[Date Prev][Date Next][Thread Prev][Thread Next]
[Date Index]
[Thread Index]
- Subject: Re: Load large amount of data fast
 
- From: Sean Conner <sean@...>
 
- Date: Sun, 17 Oct 2010 06:13:24 -0400
 
It was thus said that the Great Alexander Gladysh once stated:
> Hi, list!
> 
> Apologies for a lazy question, I have not done my own homework.
> 
> I've got a large file  (3M entries, 250 MB) with data.
> Each entry is one line with a small Lua table:
> 
> { foo = 1; bar = 2; baz = 'text' };
> 
> (Actually, there are two different entry formats, but that does not matter.)
> 
> I need to load this data fast enough. (Faster than several hours that
> my original loader runs on LJ2, and it still had not stopped.)
> 
> So, if you know an implementation than ad-hoc unoptimized one below,
> please share.
  Under the assumption that you could either generate the data as an actual
Lua script, or massage the data into a Lua script, I generated a file with
3M entries that looks like:
res = {}
function init()
table.insert(res,{ foo = 1 , bar = 2 , baz = 'text1' })

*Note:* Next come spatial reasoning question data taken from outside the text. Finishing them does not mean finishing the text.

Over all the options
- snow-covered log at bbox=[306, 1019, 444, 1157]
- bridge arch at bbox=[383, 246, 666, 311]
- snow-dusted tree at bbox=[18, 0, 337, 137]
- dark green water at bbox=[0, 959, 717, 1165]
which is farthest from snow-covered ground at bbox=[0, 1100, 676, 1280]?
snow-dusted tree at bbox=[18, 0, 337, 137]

table.insert(res,{ foo = 1 , bar = 2 , baz = 'text2' })
 ... 
table.insert(res,{ foo = 1 , bar = 2 , baz = 'text4094' })
table.insert(res,{ foo = 1 , bar = 2 , baz = 'text4095' })
table.insert(res,{ foo = 1 , bar = 2 , baz = 'text4096' })
end
init()
function init()
table.insert(res,{ foo = 1 , bar = 2 , baz = 'text4097' })

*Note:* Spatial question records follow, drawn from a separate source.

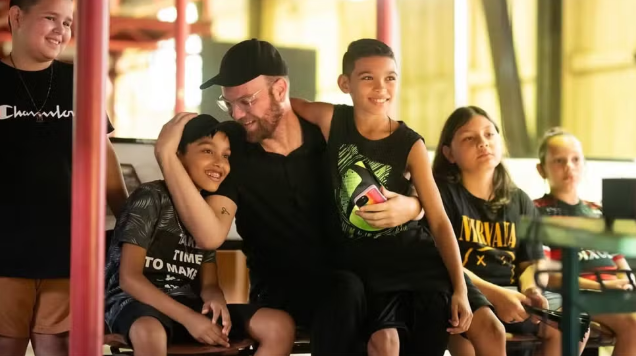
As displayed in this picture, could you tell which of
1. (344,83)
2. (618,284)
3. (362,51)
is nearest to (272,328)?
(344,83)

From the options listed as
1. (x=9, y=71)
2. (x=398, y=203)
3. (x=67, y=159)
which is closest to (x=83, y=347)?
(x=67, y=159)

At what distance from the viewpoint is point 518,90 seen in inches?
234

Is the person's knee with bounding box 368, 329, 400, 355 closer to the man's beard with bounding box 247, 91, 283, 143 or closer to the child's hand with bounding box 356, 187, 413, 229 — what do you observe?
the child's hand with bounding box 356, 187, 413, 229

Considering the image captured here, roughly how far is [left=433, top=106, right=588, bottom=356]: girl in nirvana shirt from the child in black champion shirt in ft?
0.94

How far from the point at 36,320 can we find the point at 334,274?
103 cm

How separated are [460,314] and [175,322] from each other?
0.99m

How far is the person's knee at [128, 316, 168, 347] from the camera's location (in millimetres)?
2984

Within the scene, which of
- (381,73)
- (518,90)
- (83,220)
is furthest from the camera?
(518,90)

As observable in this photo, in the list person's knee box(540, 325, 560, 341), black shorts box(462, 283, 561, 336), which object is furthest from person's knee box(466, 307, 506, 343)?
person's knee box(540, 325, 560, 341)

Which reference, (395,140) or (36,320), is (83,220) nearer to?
(36,320)

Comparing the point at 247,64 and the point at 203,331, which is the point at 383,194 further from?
the point at 203,331

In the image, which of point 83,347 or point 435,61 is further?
point 435,61

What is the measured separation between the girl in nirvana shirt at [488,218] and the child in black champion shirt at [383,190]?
11.3 inches

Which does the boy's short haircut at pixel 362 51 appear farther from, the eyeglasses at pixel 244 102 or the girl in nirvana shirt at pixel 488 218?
the girl in nirvana shirt at pixel 488 218
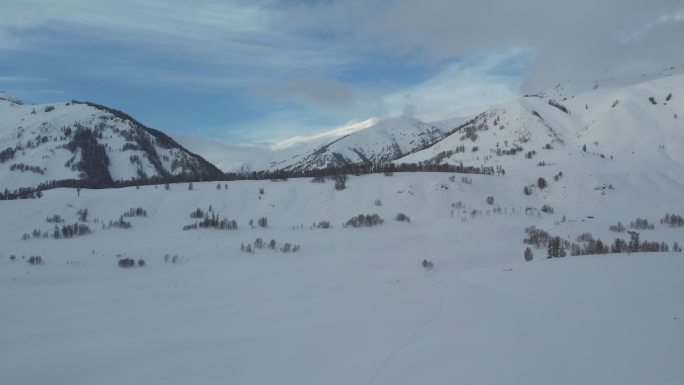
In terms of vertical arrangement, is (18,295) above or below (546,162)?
below

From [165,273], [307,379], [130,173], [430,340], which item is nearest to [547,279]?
[430,340]

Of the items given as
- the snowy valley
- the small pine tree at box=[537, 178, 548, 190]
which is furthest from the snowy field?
the small pine tree at box=[537, 178, 548, 190]

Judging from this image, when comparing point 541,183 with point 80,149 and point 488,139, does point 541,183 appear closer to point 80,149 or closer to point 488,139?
point 488,139

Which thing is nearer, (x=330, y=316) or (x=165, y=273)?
(x=330, y=316)

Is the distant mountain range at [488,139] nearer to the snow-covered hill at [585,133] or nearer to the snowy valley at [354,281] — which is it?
the snow-covered hill at [585,133]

table.insert(res,{ foo = 1 , bar = 2 , baz = 'text4098' })
table.insert(res,{ foo = 1 , bar = 2 , baz = 'text4099' })
...
table.insert(res,{ foo = 1 , bar = 2 , baz = 'text2999999' })

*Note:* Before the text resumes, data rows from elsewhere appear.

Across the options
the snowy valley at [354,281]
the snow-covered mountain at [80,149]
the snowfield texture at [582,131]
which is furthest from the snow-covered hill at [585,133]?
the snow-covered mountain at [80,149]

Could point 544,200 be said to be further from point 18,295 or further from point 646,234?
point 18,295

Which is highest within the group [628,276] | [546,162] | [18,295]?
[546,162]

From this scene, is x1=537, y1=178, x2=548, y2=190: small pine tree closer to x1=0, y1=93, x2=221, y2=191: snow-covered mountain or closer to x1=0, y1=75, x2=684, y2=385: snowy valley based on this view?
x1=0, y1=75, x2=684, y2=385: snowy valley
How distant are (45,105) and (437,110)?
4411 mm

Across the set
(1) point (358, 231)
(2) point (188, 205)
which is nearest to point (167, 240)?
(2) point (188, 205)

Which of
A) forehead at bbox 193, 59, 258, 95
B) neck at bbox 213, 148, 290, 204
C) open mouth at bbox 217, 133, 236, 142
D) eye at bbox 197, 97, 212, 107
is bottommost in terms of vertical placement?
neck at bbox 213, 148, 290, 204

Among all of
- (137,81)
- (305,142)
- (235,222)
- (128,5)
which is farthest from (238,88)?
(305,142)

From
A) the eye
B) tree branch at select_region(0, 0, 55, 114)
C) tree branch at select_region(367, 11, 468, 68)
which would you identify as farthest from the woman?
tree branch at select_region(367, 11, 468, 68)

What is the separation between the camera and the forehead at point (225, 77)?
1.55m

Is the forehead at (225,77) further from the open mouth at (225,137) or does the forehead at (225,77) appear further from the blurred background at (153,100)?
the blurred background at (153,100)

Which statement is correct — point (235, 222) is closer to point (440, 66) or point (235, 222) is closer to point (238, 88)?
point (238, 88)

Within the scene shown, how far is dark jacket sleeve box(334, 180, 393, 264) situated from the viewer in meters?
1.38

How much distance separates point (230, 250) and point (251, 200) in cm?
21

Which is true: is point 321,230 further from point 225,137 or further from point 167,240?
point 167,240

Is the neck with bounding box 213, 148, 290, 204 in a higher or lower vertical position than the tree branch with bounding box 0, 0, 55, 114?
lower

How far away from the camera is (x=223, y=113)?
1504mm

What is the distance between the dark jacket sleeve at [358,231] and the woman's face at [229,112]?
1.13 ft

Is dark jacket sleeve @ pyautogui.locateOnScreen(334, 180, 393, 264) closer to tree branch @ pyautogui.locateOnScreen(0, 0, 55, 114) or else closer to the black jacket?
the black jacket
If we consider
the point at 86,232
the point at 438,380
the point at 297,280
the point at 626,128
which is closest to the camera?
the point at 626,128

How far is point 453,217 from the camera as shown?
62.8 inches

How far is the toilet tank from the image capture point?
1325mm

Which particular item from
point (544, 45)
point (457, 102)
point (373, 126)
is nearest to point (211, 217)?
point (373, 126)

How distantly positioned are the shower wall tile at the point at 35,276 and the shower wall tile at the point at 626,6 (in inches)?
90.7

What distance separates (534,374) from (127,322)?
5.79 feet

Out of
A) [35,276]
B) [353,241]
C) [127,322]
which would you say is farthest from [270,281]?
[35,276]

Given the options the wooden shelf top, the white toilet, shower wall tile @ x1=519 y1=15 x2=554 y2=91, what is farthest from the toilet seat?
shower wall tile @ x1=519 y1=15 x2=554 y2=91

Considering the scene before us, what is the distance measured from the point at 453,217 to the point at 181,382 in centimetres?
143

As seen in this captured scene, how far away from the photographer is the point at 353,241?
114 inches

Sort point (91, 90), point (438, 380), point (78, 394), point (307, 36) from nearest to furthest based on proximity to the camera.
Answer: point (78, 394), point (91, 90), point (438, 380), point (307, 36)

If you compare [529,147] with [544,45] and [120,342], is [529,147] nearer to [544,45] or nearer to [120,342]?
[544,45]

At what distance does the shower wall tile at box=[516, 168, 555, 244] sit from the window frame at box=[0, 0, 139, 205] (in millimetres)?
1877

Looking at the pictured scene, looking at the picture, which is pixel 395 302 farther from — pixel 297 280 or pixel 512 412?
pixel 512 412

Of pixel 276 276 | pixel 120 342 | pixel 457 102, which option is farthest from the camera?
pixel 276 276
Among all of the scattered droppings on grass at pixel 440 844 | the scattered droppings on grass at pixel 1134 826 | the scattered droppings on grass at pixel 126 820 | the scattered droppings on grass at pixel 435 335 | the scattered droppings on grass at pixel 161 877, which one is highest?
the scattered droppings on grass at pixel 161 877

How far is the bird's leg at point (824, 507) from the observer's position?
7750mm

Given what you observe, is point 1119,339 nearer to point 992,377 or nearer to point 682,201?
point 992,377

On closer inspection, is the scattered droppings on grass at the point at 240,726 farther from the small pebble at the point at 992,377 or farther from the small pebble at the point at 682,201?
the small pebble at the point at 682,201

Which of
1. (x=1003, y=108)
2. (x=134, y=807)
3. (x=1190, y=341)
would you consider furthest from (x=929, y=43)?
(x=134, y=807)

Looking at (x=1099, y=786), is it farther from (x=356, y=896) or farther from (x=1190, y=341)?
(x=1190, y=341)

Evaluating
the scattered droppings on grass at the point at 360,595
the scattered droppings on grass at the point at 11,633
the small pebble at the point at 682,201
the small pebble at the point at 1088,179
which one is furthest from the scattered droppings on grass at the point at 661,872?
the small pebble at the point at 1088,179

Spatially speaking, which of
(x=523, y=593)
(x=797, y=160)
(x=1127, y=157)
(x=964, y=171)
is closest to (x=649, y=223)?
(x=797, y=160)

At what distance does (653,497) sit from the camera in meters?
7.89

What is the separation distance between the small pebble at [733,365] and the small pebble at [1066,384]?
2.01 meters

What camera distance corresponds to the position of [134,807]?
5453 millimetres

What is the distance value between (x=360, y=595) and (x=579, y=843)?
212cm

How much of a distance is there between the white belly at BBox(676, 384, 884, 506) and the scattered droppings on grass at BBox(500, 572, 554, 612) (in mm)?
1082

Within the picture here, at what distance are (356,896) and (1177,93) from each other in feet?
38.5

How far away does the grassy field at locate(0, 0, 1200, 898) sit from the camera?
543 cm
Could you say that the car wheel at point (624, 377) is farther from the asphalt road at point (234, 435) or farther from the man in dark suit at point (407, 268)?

table.insert(res,{ foo = 1 , bar = 2 , baz = 'text3000000' })
end
init()
  Each time init() is defined, 4,096 records are inserted into res.  I limited
it to 4,096 because LuaJIT 2.0.0-beta2 (the version I currently have
installed) has an even lower limit of constants per function than Lua and
found (for my own huge script) that a limit of 4,096 works fine for both
LuaJIT and Lua.  
  I then ran lua and luajit over this file and timed the results:
[spc]lucy:/tmp/foo>time lua data1
real    0m32.067s
user    0m29.807s
sys     0m1.747s
[spc]lucy:/tmp/foo>time luajit data1
real    3m21.539s
user    0m25.572s
sys     0m18.276s
  Yes, LuaJIT did worse than Lua.  Some more data:
Computer:	Intel(R) Pentium(R) D  CPU 2.66GHz (dual core)
		1G RAM (low I know)
		Linux 2.6.9
Lua:		5.1.4 with all patches applied
LuaJIT:		2.0.0-beta2
Script to generate data file:
	MAX = 4096
	local file = io.open("data1","w")
	file:write("res = {}\nfunction init()\n")
	cnt = 0
	for i = 1,3000000 do  
	  if cnt == MAX then
	    file:write("end\ninit()\nfunction init()\n")
	    cnt = 0
	  end
  
	  file:write("table.insert(res,{ foo = 1 , bar = 2 , baz = 'text" .. i .. "'})\n")
	  cnt = cnt + 1
	end
	file:write("end\ninit()\n")
	file:close()
  -spc